Jorge Carvalho do Nascimento*
No final do ano de 1995 retornei do período de um ano de pesquisas que fiz na Johann Wolfgang Goethe Universität, em Frankfurt, na República Federal da Alemanha. A bolsa sanduiche que recebi da Capes foi muito importante por me possibilitar frequentar arquivos alemães.
Em tal período, busquei compreender problemas atinentes a trocas culturais Brasil-Alemanha durante o século XIX, principalmente nas províncias localizadas na porção do território brasileiro que contemporaneamente entendemos ser a região Nordeste, consolidada na segunda metade do século XX.
Ao voltar à PUC de São Paulo, onde fazia o doutoramento, Mirian Jorge Warde, a minha orientadora, sugeriu que eu frequentasse como ouvinte algumas aulas ministradas por Marta Maria Chagas de Carvalho para os alunos que ela orientava na USP. Foi a frequência a tal disciplina que me aproximou e com o tempo me fez amigo de alguns jovens pesquisadores que atualmente são referência e lideram o campo da pesquisa em História da Educação no Brasil.
Daquele grupo participavam Diana Gonçalves Vidal, José Gonçalves Gondra, Maria Rita de Almeida Toledo, Bruno Bontempi Junior, Marcos Cézar de Freitas e Luciano Mendes de Faria Filho, dentre outros.
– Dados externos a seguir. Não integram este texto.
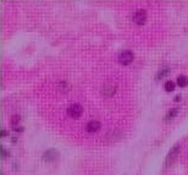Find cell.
Listing matches in <instances>:
<instances>
[{"label":"cell","instance_id":"6da1fadb","mask_svg":"<svg viewBox=\"0 0 188 175\" xmlns=\"http://www.w3.org/2000/svg\"><path fill=\"white\" fill-rule=\"evenodd\" d=\"M178 152H180V146L178 144L174 146L170 149V152H169V154L166 156V159H165V168H170L171 164H174V162L176 160V158L178 156Z\"/></svg>","mask_w":188,"mask_h":175},{"label":"cell","instance_id":"7a4b0ae2","mask_svg":"<svg viewBox=\"0 0 188 175\" xmlns=\"http://www.w3.org/2000/svg\"><path fill=\"white\" fill-rule=\"evenodd\" d=\"M133 59H134V55L131 50H124L117 56V60L121 65H129L133 61Z\"/></svg>","mask_w":188,"mask_h":175},{"label":"cell","instance_id":"3957f363","mask_svg":"<svg viewBox=\"0 0 188 175\" xmlns=\"http://www.w3.org/2000/svg\"><path fill=\"white\" fill-rule=\"evenodd\" d=\"M83 113V108L82 105L78 104V103H75V104H71L67 109V115L71 116L72 119H78Z\"/></svg>","mask_w":188,"mask_h":175},{"label":"cell","instance_id":"277c9868","mask_svg":"<svg viewBox=\"0 0 188 175\" xmlns=\"http://www.w3.org/2000/svg\"><path fill=\"white\" fill-rule=\"evenodd\" d=\"M133 22L137 23V25H144L145 21H147V12L145 10L141 9V10H137L134 14H133Z\"/></svg>","mask_w":188,"mask_h":175},{"label":"cell","instance_id":"5b68a950","mask_svg":"<svg viewBox=\"0 0 188 175\" xmlns=\"http://www.w3.org/2000/svg\"><path fill=\"white\" fill-rule=\"evenodd\" d=\"M101 93L104 97H112L115 93H116V86L112 85V83H105L101 88Z\"/></svg>","mask_w":188,"mask_h":175},{"label":"cell","instance_id":"8992f818","mask_svg":"<svg viewBox=\"0 0 188 175\" xmlns=\"http://www.w3.org/2000/svg\"><path fill=\"white\" fill-rule=\"evenodd\" d=\"M59 156H60V153H59L56 149L51 148V149L44 152V154H43V159H44L45 162H55V160L59 158Z\"/></svg>","mask_w":188,"mask_h":175},{"label":"cell","instance_id":"52a82bcc","mask_svg":"<svg viewBox=\"0 0 188 175\" xmlns=\"http://www.w3.org/2000/svg\"><path fill=\"white\" fill-rule=\"evenodd\" d=\"M99 129H100V123L96 121V120L89 121V123L87 124V126H86V130H87L88 132H96Z\"/></svg>","mask_w":188,"mask_h":175},{"label":"cell","instance_id":"ba28073f","mask_svg":"<svg viewBox=\"0 0 188 175\" xmlns=\"http://www.w3.org/2000/svg\"><path fill=\"white\" fill-rule=\"evenodd\" d=\"M177 113H178V108H174V109H171V110L165 115L164 120H165V121H170V120H172V119L177 115Z\"/></svg>","mask_w":188,"mask_h":175},{"label":"cell","instance_id":"9c48e42d","mask_svg":"<svg viewBox=\"0 0 188 175\" xmlns=\"http://www.w3.org/2000/svg\"><path fill=\"white\" fill-rule=\"evenodd\" d=\"M177 85L180 87H187L188 86V77L185 75H181L177 77Z\"/></svg>","mask_w":188,"mask_h":175},{"label":"cell","instance_id":"30bf717a","mask_svg":"<svg viewBox=\"0 0 188 175\" xmlns=\"http://www.w3.org/2000/svg\"><path fill=\"white\" fill-rule=\"evenodd\" d=\"M169 72H170V69H167V68H164V69H161V70L159 71L157 73V80H161L162 77H165L166 75H169Z\"/></svg>","mask_w":188,"mask_h":175},{"label":"cell","instance_id":"8fae6325","mask_svg":"<svg viewBox=\"0 0 188 175\" xmlns=\"http://www.w3.org/2000/svg\"><path fill=\"white\" fill-rule=\"evenodd\" d=\"M175 87H176L175 82H172V81H166V83H165V91H166V92H172V91L175 90Z\"/></svg>","mask_w":188,"mask_h":175},{"label":"cell","instance_id":"7c38bea8","mask_svg":"<svg viewBox=\"0 0 188 175\" xmlns=\"http://www.w3.org/2000/svg\"><path fill=\"white\" fill-rule=\"evenodd\" d=\"M58 87H59V90H61L63 92H67V91L70 90V86H68L66 82H60Z\"/></svg>","mask_w":188,"mask_h":175},{"label":"cell","instance_id":"4fadbf2b","mask_svg":"<svg viewBox=\"0 0 188 175\" xmlns=\"http://www.w3.org/2000/svg\"><path fill=\"white\" fill-rule=\"evenodd\" d=\"M20 121V116L18 115H14L12 116V120H11V123H12V125H15L16 126V124Z\"/></svg>","mask_w":188,"mask_h":175},{"label":"cell","instance_id":"5bb4252c","mask_svg":"<svg viewBox=\"0 0 188 175\" xmlns=\"http://www.w3.org/2000/svg\"><path fill=\"white\" fill-rule=\"evenodd\" d=\"M14 130H15V131H22L23 129H22V127H17V126H15V127H14Z\"/></svg>","mask_w":188,"mask_h":175},{"label":"cell","instance_id":"9a60e30c","mask_svg":"<svg viewBox=\"0 0 188 175\" xmlns=\"http://www.w3.org/2000/svg\"><path fill=\"white\" fill-rule=\"evenodd\" d=\"M6 154H7V153H6V151L2 148V158H6Z\"/></svg>","mask_w":188,"mask_h":175},{"label":"cell","instance_id":"2e32d148","mask_svg":"<svg viewBox=\"0 0 188 175\" xmlns=\"http://www.w3.org/2000/svg\"><path fill=\"white\" fill-rule=\"evenodd\" d=\"M1 135H2V137H5V135H6V131H5V130H2V131H1Z\"/></svg>","mask_w":188,"mask_h":175},{"label":"cell","instance_id":"e0dca14e","mask_svg":"<svg viewBox=\"0 0 188 175\" xmlns=\"http://www.w3.org/2000/svg\"><path fill=\"white\" fill-rule=\"evenodd\" d=\"M180 99H181V96H180V94H178V96H177V97H176V98H175V101H180Z\"/></svg>","mask_w":188,"mask_h":175}]
</instances>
Tenho com todos um excelente relacionamento e com Luciano um encantamento por um gosto que compartilhamos.
Todo o grupo demonstrou ao longo dos últimos 25 anos a competência que possui na docência, na pesquisa e na escrita da História da Educação. Luciano resolveu, desde o seu recente período de estudos e pesquisas no México, trilhar também os caminhos da literatura. E acresço, da boa literatura.
O seu primeiro livro no qual se mostrou para além dos ensaios de História da Educação foi A PRIMEIRA PÁGINA E OUTROS CONTOS MEXICANOS. Luciano surpreendeu a todos que já admiravam a sua obra de historiador da Educação. Foi prazeroso descobrir um contista criativo, narrador cativante que sabe envolver o leitor.
Mergulhar no universo da primeira página e dos outros contos de Luciano Mendes é se apaixonar por Candinha, Manuel, Das Dores, Padre Cristóvão, Raimundo, Professor Aleixo.
Luciano nos encantou e neste mesmo ano resolveu colocar no palco em que já contracenavam o ensaísta e o contista, também o criativo romancista que é, abraçado com as suas mulheres de personalidade forte e colocou em circulação o romance ENTRE MULHERES.
Outra vez foi impossível esconder a paixão por Márcia e Isaura, protagonistas do romance de formação que o autor nos ofereceu, revelando a surpreendente história de duas negras, mãe e filha, ambientadas no final do século XX. A face feminina que moldou a formação do romancista fica visível e entusiasma quem lê.
Crendo que era pouco, Luciano reacendeu a caldeira que turbina o seu efervescente imaginário e acaba de colocar em circulação o seu terceiro texto literário, no mesmo ano. Concluí esta semana a leitura de HOMENS DE BEM. São 144 páginas publicadas pela Eis Editora, em Belo Horizonte. Um daqueles livros que nos autoriza a afirmar ser tênue a linha divisória que separa o conto da crônica, principalmente quando esta é bem temperada pelo registro memorialístico.
São sete textos: Os Doidos; Sem Mais, Ali; Homens de Bem; Os Tortuosos Caminhos dos Encontros; Negócios Com o Diabo; Bandido Bom É Bandido Morto; e, Dor e Liberdade. Aqui, estão mesclados, nas mesmas narrativas, a perspicácia do historiador, a memória do cronista e a criatividade do narrador contista.
Apanha pessoas simples com as quais conviveu, outras das quais ouviu falar e algumas das quais localizou registros ao pesquisar nos arquivos que costuma utilizar no seu ofício de historiador. O liame que cimenta o livro é o fato de todos os sujeitos dos quais fala estarem submetidos a processos de dominação e violência física e simbólica.
Com certeza, “Homens de Bem” é o ponto alto desse conjunto de narrativas, deixando evidente que os bens efetivamente fazem os homens de bem ou que estes estão sempre buscando o acúmulo de bens. A dicotomia se apresenta em todas as narrativas deste livro que remete a um passado recente que o Brasil não pode esquecer, principalmente agora, quando tal passado se faz presente.
Que 2022 venho nos trazendo um novo presente e mantenha acesa a criatividade e a energia produtiva do plúrimo escritor Luciano Mendes de Faria Filho.*Jornalista, professor, doutor em Educação, membro da Academia Sergipana de Letras e presidente da Academia Sergipana de Educação.